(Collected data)

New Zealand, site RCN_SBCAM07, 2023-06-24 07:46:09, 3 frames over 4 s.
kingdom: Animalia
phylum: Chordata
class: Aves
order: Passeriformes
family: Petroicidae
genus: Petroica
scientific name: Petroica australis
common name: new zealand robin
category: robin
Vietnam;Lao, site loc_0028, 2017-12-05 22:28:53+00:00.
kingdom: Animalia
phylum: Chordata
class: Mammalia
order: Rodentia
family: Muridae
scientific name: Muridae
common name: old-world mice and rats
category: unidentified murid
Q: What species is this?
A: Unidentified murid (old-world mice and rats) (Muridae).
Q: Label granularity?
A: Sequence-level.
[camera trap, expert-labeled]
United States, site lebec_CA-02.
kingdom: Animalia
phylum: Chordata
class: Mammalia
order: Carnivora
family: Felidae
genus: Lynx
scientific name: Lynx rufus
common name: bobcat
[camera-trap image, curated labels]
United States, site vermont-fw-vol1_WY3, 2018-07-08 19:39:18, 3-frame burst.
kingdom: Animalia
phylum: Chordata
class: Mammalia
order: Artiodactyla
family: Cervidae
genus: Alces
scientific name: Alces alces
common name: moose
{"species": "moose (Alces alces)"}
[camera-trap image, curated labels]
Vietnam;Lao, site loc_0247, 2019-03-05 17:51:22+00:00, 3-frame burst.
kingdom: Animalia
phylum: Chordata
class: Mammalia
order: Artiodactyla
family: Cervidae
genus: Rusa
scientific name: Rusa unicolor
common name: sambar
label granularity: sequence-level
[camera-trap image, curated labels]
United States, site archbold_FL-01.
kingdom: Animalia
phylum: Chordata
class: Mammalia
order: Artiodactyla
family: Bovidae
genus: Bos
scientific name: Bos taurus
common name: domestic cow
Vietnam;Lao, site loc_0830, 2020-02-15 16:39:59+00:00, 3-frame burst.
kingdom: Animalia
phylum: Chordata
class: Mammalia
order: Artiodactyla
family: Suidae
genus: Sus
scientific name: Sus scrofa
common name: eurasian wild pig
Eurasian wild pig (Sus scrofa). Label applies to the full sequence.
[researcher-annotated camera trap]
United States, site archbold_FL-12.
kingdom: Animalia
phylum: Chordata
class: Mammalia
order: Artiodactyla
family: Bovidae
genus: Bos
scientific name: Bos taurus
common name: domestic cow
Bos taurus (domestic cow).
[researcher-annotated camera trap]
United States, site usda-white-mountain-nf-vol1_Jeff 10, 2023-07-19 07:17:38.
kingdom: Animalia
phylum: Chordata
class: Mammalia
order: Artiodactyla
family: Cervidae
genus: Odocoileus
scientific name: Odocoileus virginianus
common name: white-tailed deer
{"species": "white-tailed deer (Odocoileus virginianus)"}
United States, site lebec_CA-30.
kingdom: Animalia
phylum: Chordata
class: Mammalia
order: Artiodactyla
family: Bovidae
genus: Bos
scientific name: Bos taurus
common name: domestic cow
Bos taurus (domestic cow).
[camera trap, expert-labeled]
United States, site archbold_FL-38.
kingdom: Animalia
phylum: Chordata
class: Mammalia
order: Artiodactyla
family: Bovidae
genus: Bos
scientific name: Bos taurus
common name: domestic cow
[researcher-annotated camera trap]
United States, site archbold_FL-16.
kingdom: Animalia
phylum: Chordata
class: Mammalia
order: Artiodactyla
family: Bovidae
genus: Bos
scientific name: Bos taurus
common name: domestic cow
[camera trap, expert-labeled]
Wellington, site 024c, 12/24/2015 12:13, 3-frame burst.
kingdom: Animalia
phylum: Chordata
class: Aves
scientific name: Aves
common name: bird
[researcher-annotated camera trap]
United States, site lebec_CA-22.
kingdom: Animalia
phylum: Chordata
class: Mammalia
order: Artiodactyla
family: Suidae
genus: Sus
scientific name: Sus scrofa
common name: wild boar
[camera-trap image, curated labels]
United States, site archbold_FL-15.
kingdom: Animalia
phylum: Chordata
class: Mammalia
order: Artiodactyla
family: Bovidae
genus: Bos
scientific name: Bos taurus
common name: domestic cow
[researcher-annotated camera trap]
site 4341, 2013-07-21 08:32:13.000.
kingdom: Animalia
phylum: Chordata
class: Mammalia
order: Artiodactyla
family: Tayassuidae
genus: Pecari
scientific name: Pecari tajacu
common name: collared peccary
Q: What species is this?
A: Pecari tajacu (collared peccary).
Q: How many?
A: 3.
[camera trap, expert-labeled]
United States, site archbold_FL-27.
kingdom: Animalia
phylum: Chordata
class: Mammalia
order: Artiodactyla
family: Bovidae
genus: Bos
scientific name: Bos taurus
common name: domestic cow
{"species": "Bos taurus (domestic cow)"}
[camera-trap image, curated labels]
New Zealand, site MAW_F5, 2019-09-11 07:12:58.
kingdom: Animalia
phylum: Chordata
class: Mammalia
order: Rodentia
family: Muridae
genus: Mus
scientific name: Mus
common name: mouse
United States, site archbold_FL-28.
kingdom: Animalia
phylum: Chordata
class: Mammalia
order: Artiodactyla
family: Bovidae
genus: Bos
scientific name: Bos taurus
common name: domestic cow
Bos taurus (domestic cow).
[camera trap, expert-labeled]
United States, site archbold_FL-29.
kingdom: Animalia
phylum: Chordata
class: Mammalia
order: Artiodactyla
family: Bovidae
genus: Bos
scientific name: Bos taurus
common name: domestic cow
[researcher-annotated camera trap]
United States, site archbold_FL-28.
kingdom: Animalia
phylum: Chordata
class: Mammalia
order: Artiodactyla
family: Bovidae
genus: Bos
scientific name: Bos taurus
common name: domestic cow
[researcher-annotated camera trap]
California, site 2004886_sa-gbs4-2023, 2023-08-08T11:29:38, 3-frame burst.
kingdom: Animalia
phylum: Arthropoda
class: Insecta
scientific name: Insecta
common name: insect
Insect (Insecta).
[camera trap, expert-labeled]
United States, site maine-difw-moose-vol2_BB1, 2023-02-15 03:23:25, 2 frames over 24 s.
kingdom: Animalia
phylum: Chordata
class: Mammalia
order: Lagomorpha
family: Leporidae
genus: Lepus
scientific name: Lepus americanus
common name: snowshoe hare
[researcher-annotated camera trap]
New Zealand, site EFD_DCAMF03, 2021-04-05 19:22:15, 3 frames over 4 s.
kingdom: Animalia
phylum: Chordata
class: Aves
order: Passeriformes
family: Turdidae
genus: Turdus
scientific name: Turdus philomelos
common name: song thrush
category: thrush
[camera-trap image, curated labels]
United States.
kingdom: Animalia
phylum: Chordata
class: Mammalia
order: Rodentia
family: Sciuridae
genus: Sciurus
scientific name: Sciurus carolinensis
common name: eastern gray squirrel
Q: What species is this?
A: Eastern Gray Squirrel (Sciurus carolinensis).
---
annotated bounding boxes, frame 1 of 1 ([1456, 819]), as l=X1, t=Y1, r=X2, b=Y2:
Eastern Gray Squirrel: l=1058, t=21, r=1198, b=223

* [Work to be completed] From the first line of the records above down to the line containing "label granularity: sequence-level", repeat each line exactly as written. Include both of those lines and add nothing.

* [Answer box]
New Zealand, site RCN_SBCAM07, 2023-06-24 07:46:09, 3 frames over 4 s.
kingdom: Animalia
phylum: Chordata
class: Aves
order: Passeriformes
family: Petroicidae
genus: Petroica
scientific name: Petroica australis
common name: new zealand robin
category: robin
Vietnam;Lao, site loc_0028, 2017-12-05 22:28:53+00:00.
kingdom: Animalia
phylum: Chordata
class: Mammalia
order: Rodentia
family: Muridae
scientific name: Muridae
common name: old-world mice and rats
category: unidentified murid
Q: What species is this?
A: Unidentified murid (old-world mice and rats) (Muridae).
Q: Label granularity?
A: Sequence-level.
[camera trap, expert-labeled]
United States, site lebec_CA-02.
kingdom: Animalia
phylum: Chordata
class: Mammalia
order: Carnivora
family: Felidae
genus: Lynx
scientific name: Lynx rufus
common name: bobcat
[camera-trap image, curated labels]
United States, site vermont-fw-vol1_WY3, 2018-07-08 19:39:18, 3-frame burst.
kingdom: Animalia
phylum: Chordata
class: Mammalia
order: Artiodactyla
family: Cervidae
genus: Alces
scientific name: Alces alces
common name: moose
{"species": "moose (Alces alces)"}
[camera-trap image, curated labels]
Vietnam;Lao, site loc_0247, 2019-03-05 17:51:22+00:00, 3-frame burst.
kingdom: Animalia
phylum: Chordata
class: Mammalia
order: Artiodactyla
family: Cervidae
genus: Rusa
scientific name: Rusa unicolor
common name: sambar
label granularity: sequence-level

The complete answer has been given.